An Edinburgh company has developed a process that turns whisky by-products into fish food.

MiAlgae, a student start-up, uses by-products from the distilling process to grow Omega 3-rich algae for feeding farmed salmon.

Founder Douglas Martin said he wanted to "revolutionise" the animal and fish feed industries with microalgae that come from whisky.

He has just received a £500,000 investment in his business.

Funding has been contributed from Equity Gap, the Scottish Investment Bank (SIB) and the University of Edinburgh's Old College Capital.

The investment will help the company expand its team and increase its production.
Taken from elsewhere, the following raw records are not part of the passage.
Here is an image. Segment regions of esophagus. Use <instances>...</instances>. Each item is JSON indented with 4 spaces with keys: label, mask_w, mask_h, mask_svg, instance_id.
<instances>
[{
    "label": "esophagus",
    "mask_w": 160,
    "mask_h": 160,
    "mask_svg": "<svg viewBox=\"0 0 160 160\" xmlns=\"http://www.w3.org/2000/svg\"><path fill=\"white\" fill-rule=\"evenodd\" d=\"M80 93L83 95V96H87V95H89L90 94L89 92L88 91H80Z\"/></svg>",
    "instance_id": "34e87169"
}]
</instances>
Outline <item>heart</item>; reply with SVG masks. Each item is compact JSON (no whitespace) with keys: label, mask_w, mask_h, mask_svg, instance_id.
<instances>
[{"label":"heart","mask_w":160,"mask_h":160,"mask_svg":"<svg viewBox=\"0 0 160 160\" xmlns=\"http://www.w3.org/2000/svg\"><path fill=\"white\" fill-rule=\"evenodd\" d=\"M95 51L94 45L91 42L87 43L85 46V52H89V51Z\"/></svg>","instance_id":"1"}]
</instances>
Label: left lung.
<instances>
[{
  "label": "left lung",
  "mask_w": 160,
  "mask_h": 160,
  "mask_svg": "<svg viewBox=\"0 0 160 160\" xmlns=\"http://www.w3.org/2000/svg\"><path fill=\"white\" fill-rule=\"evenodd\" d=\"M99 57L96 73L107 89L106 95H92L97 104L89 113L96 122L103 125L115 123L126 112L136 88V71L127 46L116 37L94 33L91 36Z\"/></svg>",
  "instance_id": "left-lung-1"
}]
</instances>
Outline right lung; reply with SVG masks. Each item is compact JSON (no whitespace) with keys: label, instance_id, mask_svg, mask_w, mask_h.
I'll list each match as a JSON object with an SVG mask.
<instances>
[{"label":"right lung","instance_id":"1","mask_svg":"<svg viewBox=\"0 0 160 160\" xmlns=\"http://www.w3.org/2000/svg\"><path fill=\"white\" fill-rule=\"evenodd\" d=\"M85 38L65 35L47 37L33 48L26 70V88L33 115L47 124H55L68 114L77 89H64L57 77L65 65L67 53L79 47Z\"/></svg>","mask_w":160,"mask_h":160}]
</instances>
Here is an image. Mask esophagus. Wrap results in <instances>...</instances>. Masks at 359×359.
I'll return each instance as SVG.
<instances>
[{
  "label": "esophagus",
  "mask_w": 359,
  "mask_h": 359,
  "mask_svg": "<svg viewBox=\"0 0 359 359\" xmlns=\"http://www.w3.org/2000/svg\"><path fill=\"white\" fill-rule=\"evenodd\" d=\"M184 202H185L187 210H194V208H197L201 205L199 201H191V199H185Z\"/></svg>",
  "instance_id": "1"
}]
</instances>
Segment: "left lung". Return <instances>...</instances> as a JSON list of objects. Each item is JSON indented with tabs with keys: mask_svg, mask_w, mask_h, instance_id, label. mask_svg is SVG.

It also plans to build a new plant for its technology at a whisky distillery.

Aquaculture is worth about £1.8bn a year to the Scottish economy.

Image source, Paul Bock
Image caption,
Douglas Martin said his product could be used for fish and animal feed

MiAlgae, which was founded by Mr Martin while he was a masters student at the University of Edinburgh in 2015/16, said the fish feed was "economical and environmentally-friendly".

The microalgae can also be used as a raw material for agricultural food products.

Mr Martin said the investment was a "huge deal" for the company.

"This investment will fund the initial scale-up steps and de-risk our commercial facility. It certainly sets us on track to achieve our ambitions," he said.

"We're looking at multiple industries in the supply side, multiple industries at the product side, then diversification into multiple products beyond feeds. There are lots of things we can do with our products."

Kerry Sharp, head of the SIB, said: "This is an exciting new equity investment for Scottish Enterprise into a company that has utilised the circular economy to make an innovative and valuable product.

"The funding round will also allow high-value research and development employment opportunities to be created in rural Scotland with the roll-out of the new pilot plant."